Dehydrating fruits and vegetables allows for longer storage time, the food is often much lighter and more portable. Herbs can be dried by simply hanging them in a dry place out of direct sunlight.
The Sun Oven® can be used for dehydrating fruit, vegetables or meat. You need to watch the temperature so the food doesn’t get cooked. Alternatively, you can build a fire, cover it with a lattice of branches, then smoke and dehydrate at the same time.
If you smoke meat, the temperature should be 145º F. Adding green wood, small twigs & branches to a low fire will create lots of smoke. The length of drying time will depend on the thickness of the meat slices. Adding salt to thin strips will speed up the process. Salt is a natural preservative. It draws moisture out and kills bacteria. To extend the shelf life, add ground celery seed as natural nitrates to kill bacteria. The drier the meat, the longer you can keep it. Moist cured meat should be used within six months. Store it in temperatures from 36-40º F. Place it in an air-tight, non-reactive container – don’t use cast iron or aluminum pans. Fish can also be smoked and dried or salted and air dried.

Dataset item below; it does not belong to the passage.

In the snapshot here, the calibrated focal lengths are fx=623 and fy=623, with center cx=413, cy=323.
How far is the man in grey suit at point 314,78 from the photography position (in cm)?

Fermenting and culturing food with bacteria and yeast causes a chemical change in the food that allows it to be kept for a longer time. Examples of fermented and cultured food include sauerkraut, cheese, yogurt, kimchee and pickles. The probiotics present in this process increase the nutrition and digestibility of foods.This process creates some marvelous, complex flavors. Plan to use jars or crocks and colored sea salt (not processed). The standard fermenting recipe is 6 TBS salt to 1/2 gallon water. Lactobacilli thrive in a fermenting environment and repel other decomposing bacteria. Make a liquid to submerge the vegetables. Cover and watch for bubbles, that’s a sign the process is working. You will need to add an airlock valve or burp the lid from time to time to let the gas out. Store in a cool place. Fermented foods will keep for several months, but most foods are not suited for very long storage.
Editor’s Note: After Hurricane Ivan, a friend of ours dug a pit in the ground, lined it with plastic bags, straw and rock salt. Into it she placed the frozen contents of her freezer, covered it with plastic bags, followed by more rock salt and straw and topped with styrofoam. Things stayed frozen for nearly two weeks in the hot Florida weather.